Dalam rapat sinode, ada yang bertanya, apa yang paling Pak Tong takutkan, maka dia menjawab, "Yang paling saya takutkan adalah kalau Tuhan meninggalkan kita". 

Inilah yang menjadi ketakutan daripada Tuhan Yesus, inilah cawan yang harus Dia minum. Tetapi dalam keadaan seperti itupun Dia mempunyai total submission kepada Allah. Kita juga boleh belajar. Mengikut Tuhan juga berarti total submission kepada Allah. Pasti tidak mudah, tetapi ada Tuhan yang beserta kita, yang memberi kekuatan kepada kita, karena Kristus sudah pernah ditinggalkan oleh Bapa-Nya, supaya kita tidak ditinggalkan oleh Allah.

Tiga kali Yesus berdoa seperti ini, dan tiga kali pula Dia menjumpai murid sedang tidur. Dia mengatakan kepada Petrus (Mat 26:40b-41), " Tidakkah kamu sanggup berjaga-jaga satu jam dengan Aku? Berjaga-jagalah dan berdoalah, supaya kamu jangan jatuh ke dalam pencobaan: roh memang penurut, tetapi daging lemah".

Di dalam kesulitan yang paling gelap, Dia juga concern supaya murid-murid-Nya tidak jatuh dalam pencobaan. Karena yang sedang diuji di sini, bukan hanya Yesus, tetapi juga murid-murid-Nya. Di dalam keadaan seperti inipun Yesus tetap memperhatikan murid-Nya, Dia katakan ini sampai tiga kali. Kali ketiga Yesus mengatakan (Mat 26:46b) "Dia yang menyerahkan Aku sudah dekat." dan datanglah Yudas membawa pasukan, dengan suluh dan senjata. Yudas mencium-Nya dengan (Mat 26:49b) "Salam Rabbi", dengan hangat. Ciuman yang seharusnya menyatakan kasih, persahabatan, tetapi dengan ciuman itulah dia menyerahkan Tuhan. Tempat itu gelap, dan Yudas memberitahu yang mana Yesus, dengan mencium-Nya. Tuhan Yesus kemudian mengatakan "Dengan ciumankah engkau mengkhianati Anak manusia" (lihat Luk 22:48). Yesus mengatakan (Yoh 18:4b-9) “Siapakah yang kamu cari?" Jawab mereka: "Yesus dari Nazaret." Kata-Nya kepada mereka: "Akulah Dia." Yudas yang mengkhianati Yesus berdiri juga di situ bersama-sama mereka. Ketika Yesus berkata kepada mereka: "Akulah Dia," mundurlah mereka dan jatuh ke tanah. Maka Yesus bertanya pula: "Siapakah yang kamu cari?" Kata mereka: "Yesus dari Nazaret." Jawab Yesus: "Telah Kukatakan kepadamu, Akulah Dia.
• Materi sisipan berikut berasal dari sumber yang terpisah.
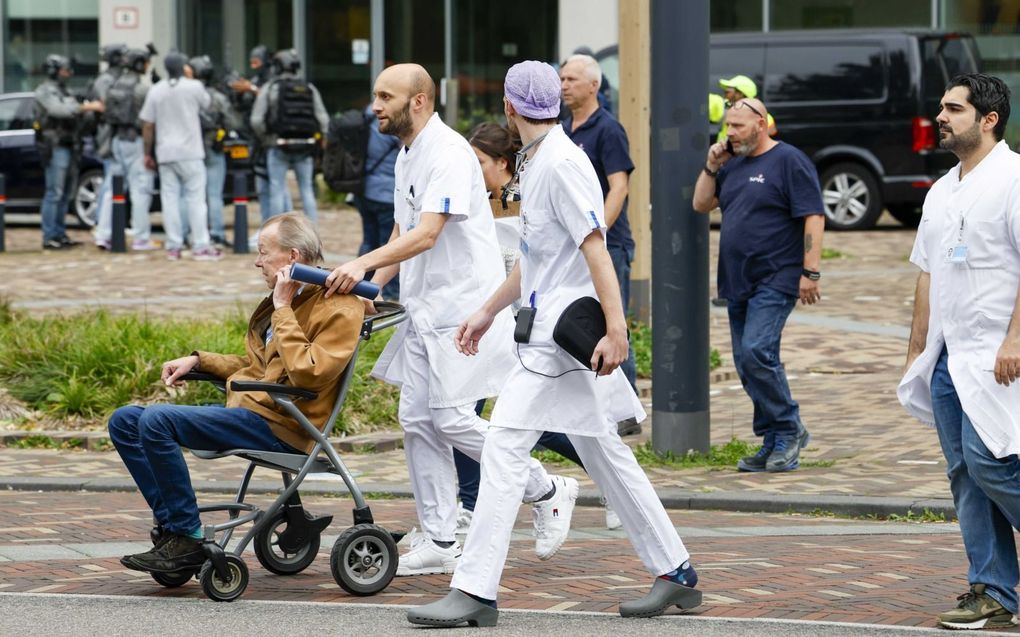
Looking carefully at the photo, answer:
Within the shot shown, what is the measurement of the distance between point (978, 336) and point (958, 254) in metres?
0.27

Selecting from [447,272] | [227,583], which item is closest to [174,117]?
[447,272]

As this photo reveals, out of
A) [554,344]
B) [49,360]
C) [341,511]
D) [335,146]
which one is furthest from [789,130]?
[554,344]

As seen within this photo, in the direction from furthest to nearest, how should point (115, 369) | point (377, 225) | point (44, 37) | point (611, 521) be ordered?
point (44, 37) < point (377, 225) < point (115, 369) < point (611, 521)

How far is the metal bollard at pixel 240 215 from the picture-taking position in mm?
19953

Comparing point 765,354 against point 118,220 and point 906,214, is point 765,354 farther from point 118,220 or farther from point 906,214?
point 906,214

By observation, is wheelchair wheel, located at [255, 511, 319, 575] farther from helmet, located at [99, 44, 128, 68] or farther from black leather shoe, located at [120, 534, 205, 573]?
helmet, located at [99, 44, 128, 68]

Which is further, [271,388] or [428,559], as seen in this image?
[428,559]

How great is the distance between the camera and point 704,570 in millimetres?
6910

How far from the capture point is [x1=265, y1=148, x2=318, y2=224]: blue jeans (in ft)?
62.0

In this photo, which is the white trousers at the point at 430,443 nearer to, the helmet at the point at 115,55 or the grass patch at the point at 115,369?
the grass patch at the point at 115,369

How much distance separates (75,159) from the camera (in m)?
20.1

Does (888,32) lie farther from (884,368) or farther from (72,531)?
(72,531)

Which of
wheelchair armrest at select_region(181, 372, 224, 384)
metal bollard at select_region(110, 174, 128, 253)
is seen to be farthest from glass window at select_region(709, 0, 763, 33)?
wheelchair armrest at select_region(181, 372, 224, 384)

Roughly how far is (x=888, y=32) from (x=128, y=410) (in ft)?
56.0
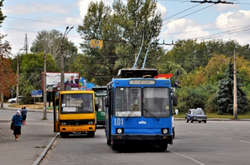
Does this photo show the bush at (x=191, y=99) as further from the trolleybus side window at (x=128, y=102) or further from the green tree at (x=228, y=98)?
the trolleybus side window at (x=128, y=102)

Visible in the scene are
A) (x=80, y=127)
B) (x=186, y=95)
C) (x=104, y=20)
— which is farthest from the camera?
(x=104, y=20)

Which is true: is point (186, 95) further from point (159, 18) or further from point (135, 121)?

Jika Aku yang kamu cari, biarkanlah mereka ini pergi." Demikian hendaknya supaya genaplah firman yang telah dikatakan-Nya: "Dari mereka yang Engkau serahkan kepada-Ku, tidak seorangpun yang Kubiarkan binasa." Dalam situasi seperti inipun Dia in-charge, Dia mengerti apa yang terjadi sepenuhnya, no-turning back, mata-Nya melihat ke depan.

Yesus kemudian di bawa ke Hanas mantan iman besar, mertua dari Kayafas, dibelenggu, pada Jumat pagi. Ditanya untuk persiapan apa? untuk pengadilan esok harinya. Ini adalah pre-hearing. Hanas berkali-kali menginterogasi Yesus, namun Yesus tidak menjawab apa-apa, karena apapun jawaban-Nya hanya akan dipakai untuk menjebak-Nya. Hanas menjadi sangat frustasi. Menjelang pagi, Yesus dikirim ke Kayafas dan di adili di tengah Sanhedrin, majelis ulama. Mereka perlu untuk membuktikan kesalahan Yesus supaya dapat menjatuhkan hukuman mati. Maka dikumpulkanlah saksi-saksi, yang tidak diuji dahulu. Saksi-saksi ini memberikan kesaksian yang bertentang satu sama lain. Maka Kayafas bertanya (Mat 26:63b-64) "apakah Engkau Mesias, Anak Allah, atau tidak."

Jawab Yesus: "Engkau telah mengatakannya. Akan tetapi, Aku berkata kepadamu, mulai sekarang kamu akan melihat Anak Manusia duduk di sebelah kanan Yang Mahakuasa dan datang di atas awan-awan di langit”, dan Kayafas mengkoyakkan pakaiannya dan berkata (Mat 26:65b-66) "Untuk apa kita perlu saksi lagi? Sekarang telah kamu dengar hujat-Nya. Bagaimana pendapat kamu?" Mereka menjawab dan berkata: "Ia harus dihukum mati!" Dia ditampar, diludahi, dan tidak membuka mulut-Nya. Dia seperti domba yang dibawa ke pembantaian, tidak membuka mulut.

Tapi ini adalah awal dari penderitaan Yesus, maka dibawalah Yesus ke Pontius Pilatus, karena dialah yang berhak menghukum mati. Pilatus adalah gubernur Yudea (26-36 Masehi), seperti tercatat di dalam sejarah. Pilatus tidak menemukan satu kesalahanpun, dan istrinya bermimpi dan berkata (Mat 27:19) "Jangan engkau mencampuri perkara orang benar itu, sebab karena Dia aku sangat menderita dalam mimpi tadi malam" Maka Pilatus berusaha berkali-kali melepaskan Yesus, sebagaimana di dalam Yohanes 18:38b-19:16a "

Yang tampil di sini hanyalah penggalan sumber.